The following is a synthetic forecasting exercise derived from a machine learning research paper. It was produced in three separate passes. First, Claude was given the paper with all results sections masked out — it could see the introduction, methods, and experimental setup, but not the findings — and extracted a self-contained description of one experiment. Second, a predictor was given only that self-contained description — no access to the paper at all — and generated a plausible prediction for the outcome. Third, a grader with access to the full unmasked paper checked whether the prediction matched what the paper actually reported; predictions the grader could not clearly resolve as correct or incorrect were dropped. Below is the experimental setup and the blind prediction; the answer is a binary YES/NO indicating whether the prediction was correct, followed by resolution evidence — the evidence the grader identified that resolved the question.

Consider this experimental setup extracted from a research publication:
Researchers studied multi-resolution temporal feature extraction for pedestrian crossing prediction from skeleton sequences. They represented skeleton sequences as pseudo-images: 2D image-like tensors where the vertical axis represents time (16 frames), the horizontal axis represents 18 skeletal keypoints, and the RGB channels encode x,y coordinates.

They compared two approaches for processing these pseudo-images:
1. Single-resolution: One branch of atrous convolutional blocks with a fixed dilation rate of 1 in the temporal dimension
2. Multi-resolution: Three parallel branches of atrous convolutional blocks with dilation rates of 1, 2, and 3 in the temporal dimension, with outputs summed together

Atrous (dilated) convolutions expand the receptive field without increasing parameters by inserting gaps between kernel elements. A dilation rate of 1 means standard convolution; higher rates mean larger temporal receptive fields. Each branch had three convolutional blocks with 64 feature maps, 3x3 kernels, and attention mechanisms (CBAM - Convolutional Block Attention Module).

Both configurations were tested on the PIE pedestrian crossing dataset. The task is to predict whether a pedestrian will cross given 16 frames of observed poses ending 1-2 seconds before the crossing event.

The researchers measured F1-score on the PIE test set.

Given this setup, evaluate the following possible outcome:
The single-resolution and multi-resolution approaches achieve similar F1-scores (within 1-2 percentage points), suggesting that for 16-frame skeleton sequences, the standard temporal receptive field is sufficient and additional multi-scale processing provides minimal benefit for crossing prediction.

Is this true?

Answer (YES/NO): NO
##########
Reproduce all of the data exactly as given.

- ANSWER BOX -
The following is a synthetic forecasting exercise derived from a machine learning research paper. It was produced in three separate passes. First, Claude was given the paper with all results sections masked out — it could see the introduction, methods, and experimental setup, but not the findings — and extracted a self-contained description of one experiment. Second, a predictor was given only that self-contained description — no access to the paper at all — and generated a plausible prediction for the outcome. Third, a grader with access to the full unmasked paper checked whether the prediction matched what the paper actually reported; predictions the grader could not clearly resolve as correct or incorrect were dropped. Below is the experimental setup and the blind prediction; the answer is a binary YES/NO indicating whether the prediction was correct, followed by resolution evidence — the evidence the grader identified that resolved the question.

Consider this experimental setup extracted from a research publication:
Researchers studied multi-resolution temporal feature extraction for pedestrian crossing prediction from skeleton sequences. They represented skeleton sequences as pseudo-images: 2D image-like tensors where the vertical axis represents time (16 frames), the horizontal axis represents 18 skeletal keypoints, and the RGB channels encode x,y coordinates.

They compared two approaches for processing these pseudo-images:
1. Single-resolution: One branch of atrous convolutional blocks with a fixed dilation rate of 1 in the temporal dimension
2. Multi-resolution: Three parallel branches of atrous convolutional blocks with dilation rates of 1, 2, and 3 in the temporal dimension, with outputs summed together

Atrous (dilated) convolutions expand the receptive field without increasing parameters by inserting gaps between kernel elements. A dilation rate of 1 means standard convolution; higher rates mean larger temporal receptive fields. Each branch had three convolutional blocks with 64 feature maps, 3x3 kernels, and attention mechanisms (CBAM - Convolutional Block Attention Module).

Both configurations were tested on the PIE pedestrian crossing dataset. The task is to predict whether a pedestrian will cross given 16 frames of observed poses ending 1-2 seconds before the crossing event.

The researchers measured F1-score on the PIE test set.

Given this setup, evaluate the following possible outcome:
The single-resolution and multi-resolution approaches achieve similar F1-scores (within 1-2 percentage points), suggesting that for 16-frame skeleton sequences, the standard temporal receptive field is sufficient and additional multi-scale processing provides minimal benefit for crossing prediction.

Is this true?

Answer (YES/NO): NO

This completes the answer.